What’s the best writing advice you’ve ever received?

Curiously, the advice came from a certain film director who said in my presence, “If I am afraid of something, I know this is what I need to do.”

Who do you most wish would read your book?

My parents, no longer living. They would not be able to read wondrous M. T. Anderson’s text since they could only read Russian, but I would be happy if they could take a look at my art. During my youth, having artistic talent in Russia guaranteed some sense of security, and both of my parents had sacrificed much of their security in order to cultivate my interest in the arts.

Young People’s Literature is now often seen as being more conscientious about representing a broad spectrum of sexuality and identity, functioning as both a window and a mirror to our culture. What do you see as the future of YPL, and what lessons would you like the wider industry to take away from the evolution of YPL?

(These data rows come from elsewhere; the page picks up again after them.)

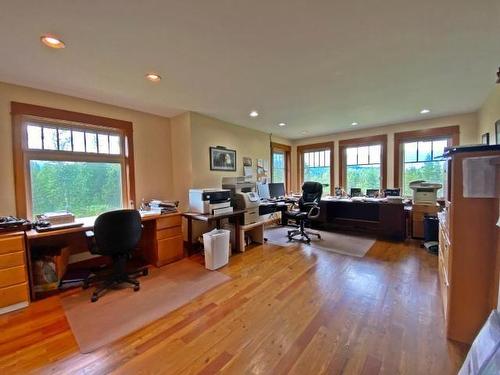 5920 Wikki-Up Creek Fs Road, Barriere, BC - Indoor Photo Showing Office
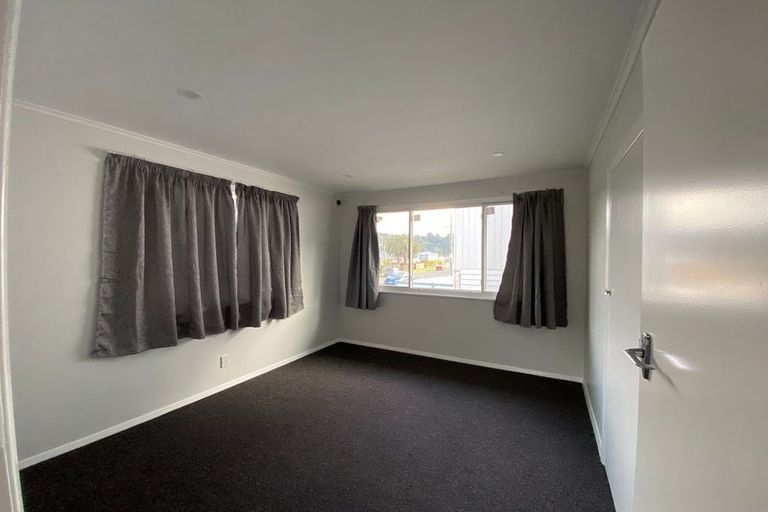 Photo of property in 21 Horoeka Street, Stokes Valley, Lower Hutt, 5019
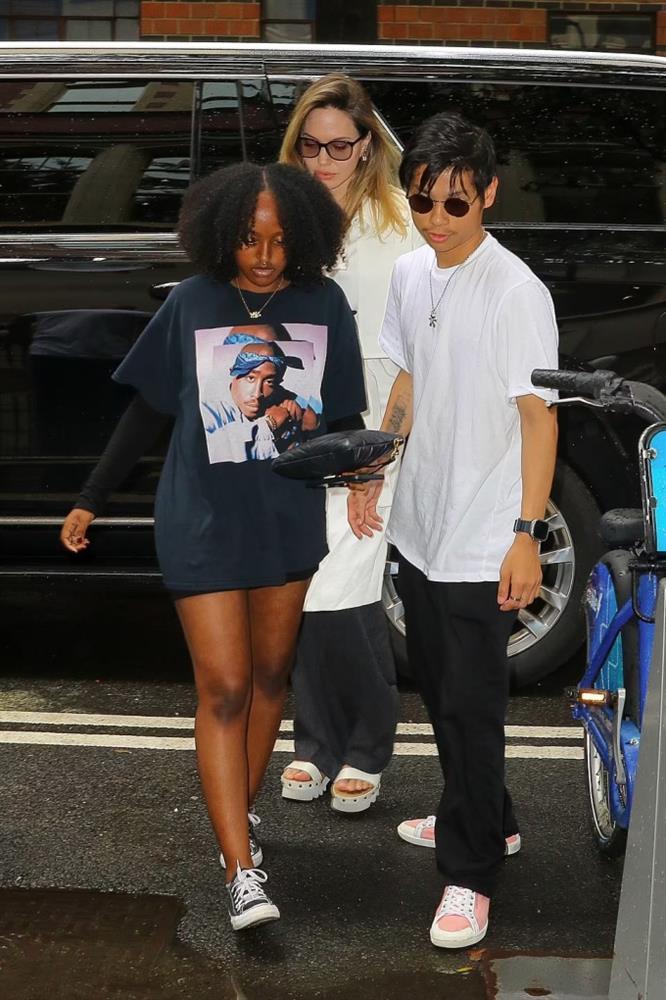 Angelina Jolie và cách cho con trải nghiệm nghề nghiệp-3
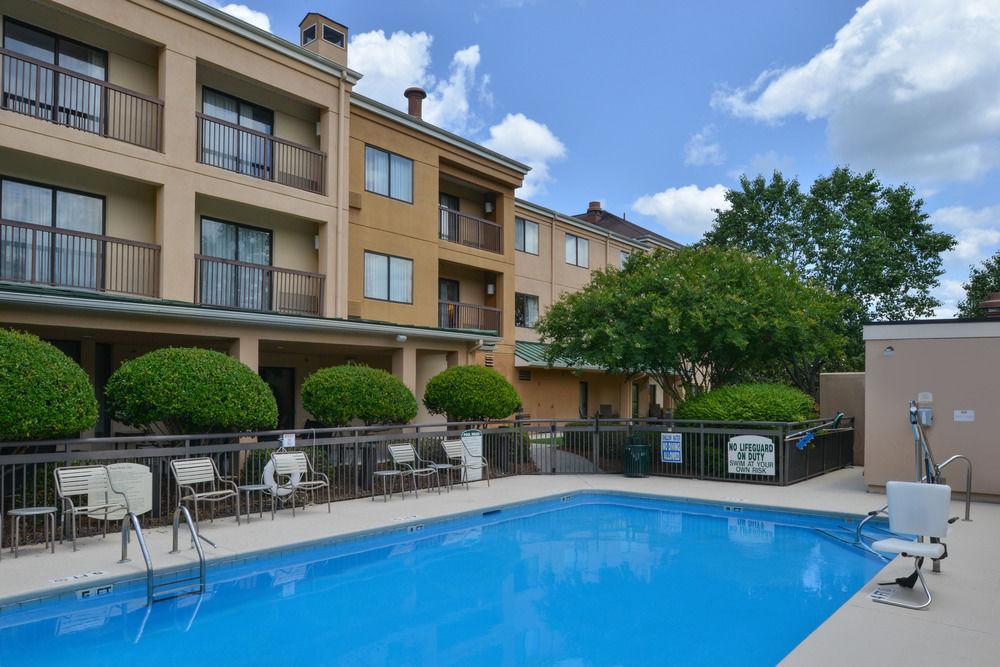 Hotel Courtyard By Marriott Northeast/fort Jackson Area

On one hand, it is frustrating that we are still differentiating humans by their sexual orientation or their race, but on the other hand, it is encouraging that YPL clearly reflects that frustration. Since YPL speaks in the voice of young people, it makes one hopeful for their future. But I don’t think that our job is to reflect our culture. Our job is to change it. You may think I am crazy to quote Vladimir Lenin, a man who turned the world upside down, but these words seem appropriate as to how we might want to be handling the issue: “I am certainly not radical enough; that is, one must always try to be as radical as reality itself.”